My muse shakes her head slightly, and a little bit of exasperation seeps into her voice as she tries to explain it to me. "When you write the good stuff. The laughter. The loving. The FEELINGS... The sexy stuff, too. It reminds you of her, doesn't it? And you've hurt so much, that you associate the good with the bad. It hurts to be happy, why try, right?"
There is a lump in my throat the size of a grapefruit. I can't swallow it down, no matter how much I try. My heart is beating a mile a minute. The truth is laid bare... but this a truth I've seen before. Why is there something missing still? What is still missing? Why can't I go past this last barrier?

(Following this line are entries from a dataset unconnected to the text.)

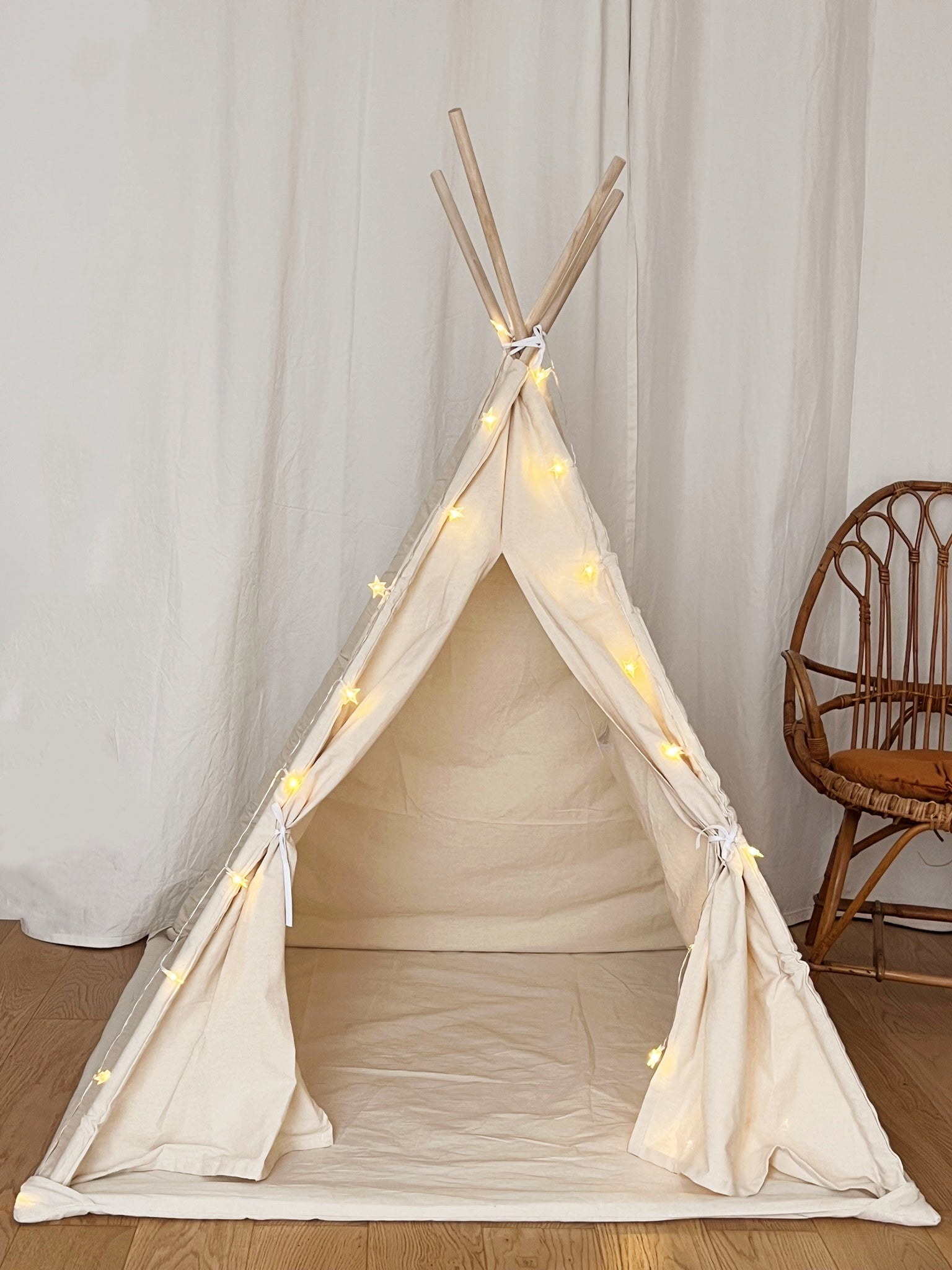 Tipi B enfant avec tapis avec guirlandes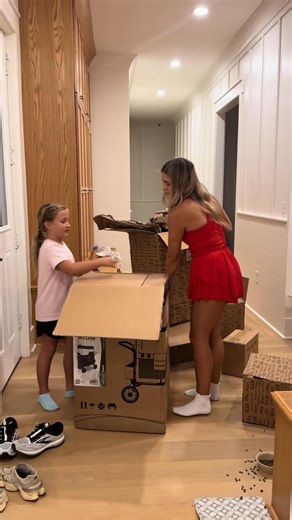 1.8K views · 47 reactions | Expectation vs reality. Fingers crossed we make it home 爛 How do you make your dog listen? #CapCut #sahm #sahmsoftiktok #reality #fyp #momsoftiktok #grwm #dayinmylife #momlife #girlmom | Weare the benjamins | Facebook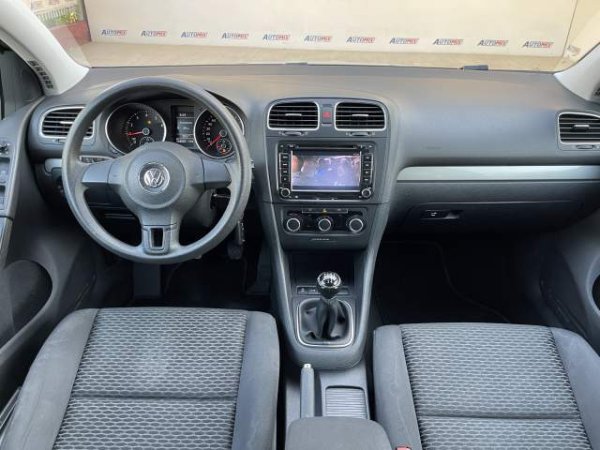 Tirane, shes makine Volkswagen golf 6 Viti 2011, 6.200 Euro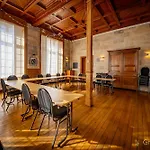 Апартаменты Logis Des Fontaines *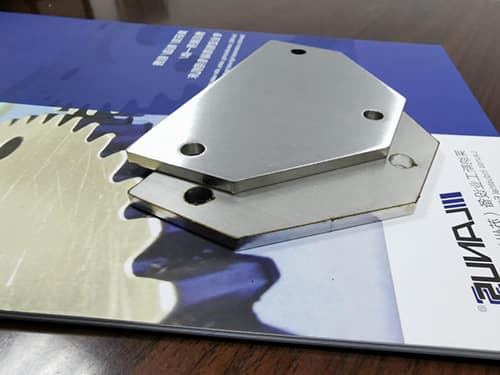 LANUSS 全自動去毛邊倒角設備 LSP-L800 - 加工工件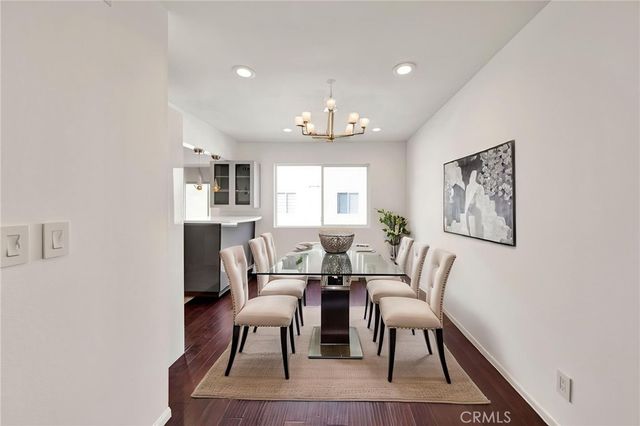 9745 Via Roma, Burbank, CA 91504
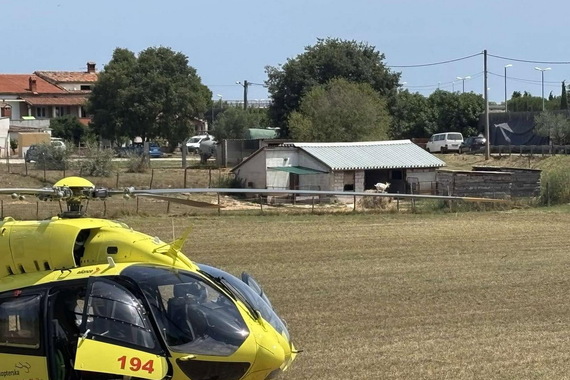 Eksplozija u kući u Puli: Ozlijeđena žena prevezena helikopterom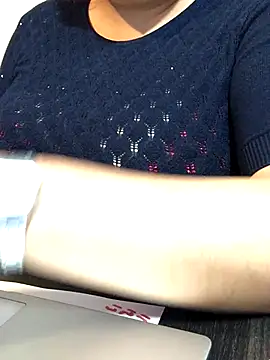 Evil kitty6 online show from 27, 11, 2025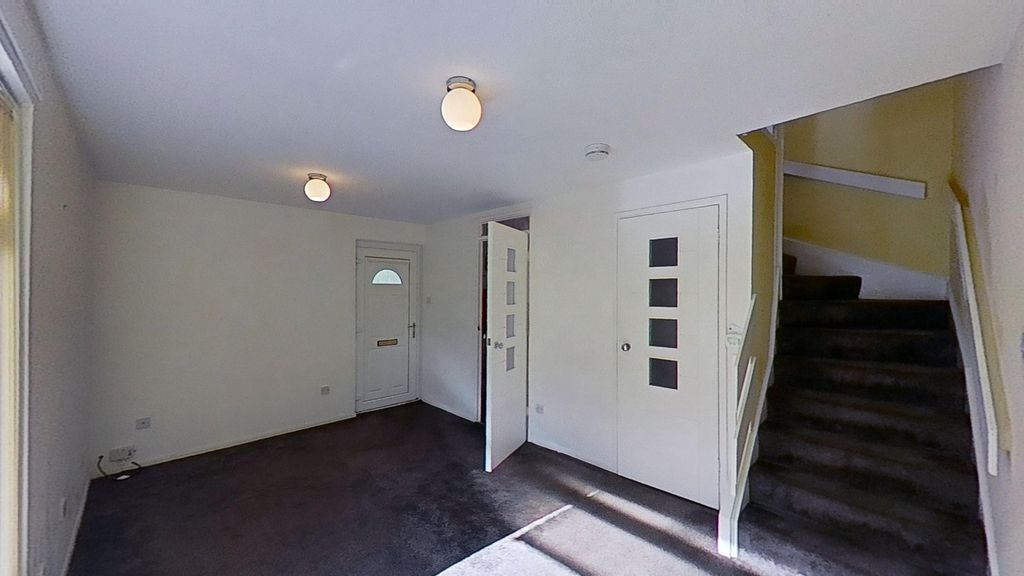 Property photo 3 of 17 Photo 3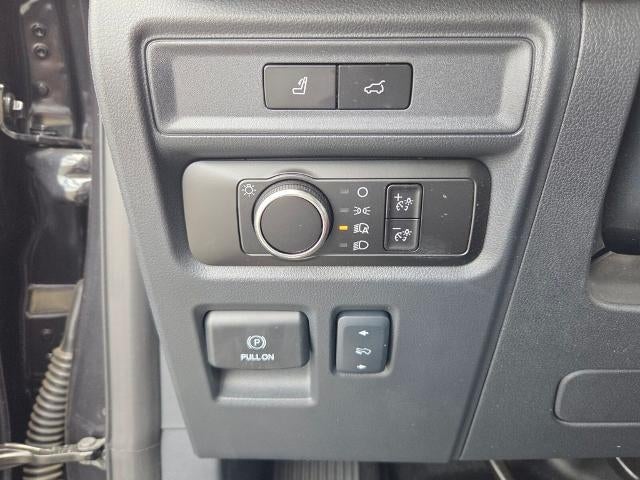 2024 Ford Expedition Max XLT 4x2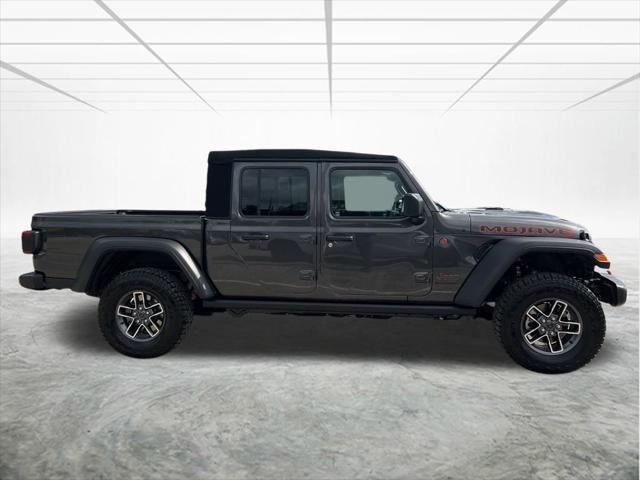 new 2024 Jeep Gladiator car, priced at $53,830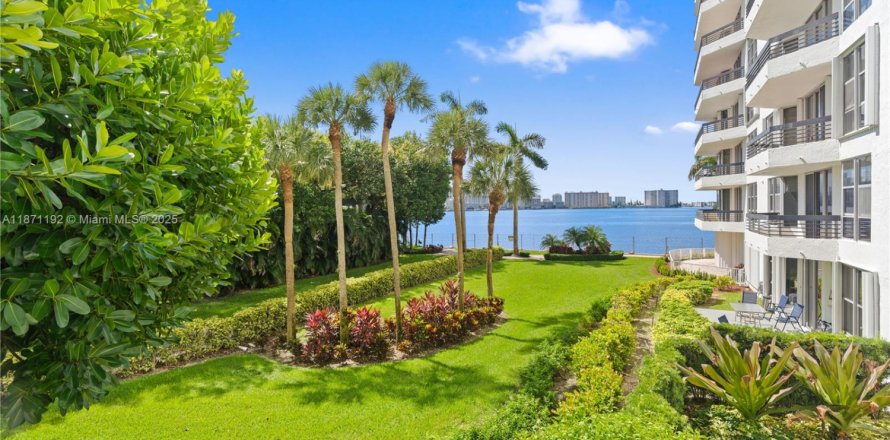 Condo in Aventura, Florida, 1 bedroom  № 1920378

"You need to take one more step, David, and I can't help you with that. But here's the thing. Whenever you think about what you two had, it's a sad thing, because you had it and lost it. What's missing is the happiness that you two had it in the first place. You know the Shakespear quote, "tis better to have loved and lost, then to never have loved at all?" You've lost track of that."
As I sit in my chair... she sighs and slides off the desk. "That's what's missing, David. That's what you need. Be grateful for what you two had. For the love shared. Rather then think about loss, think about how lucky you were to have that love to start. Until you accept that, until you stop associating love with lost love, you can't write about it." With that, she walks out of the room, fading away into nothingness before she even hits the doorway. She's done all she can. Now it's up to me, I guess.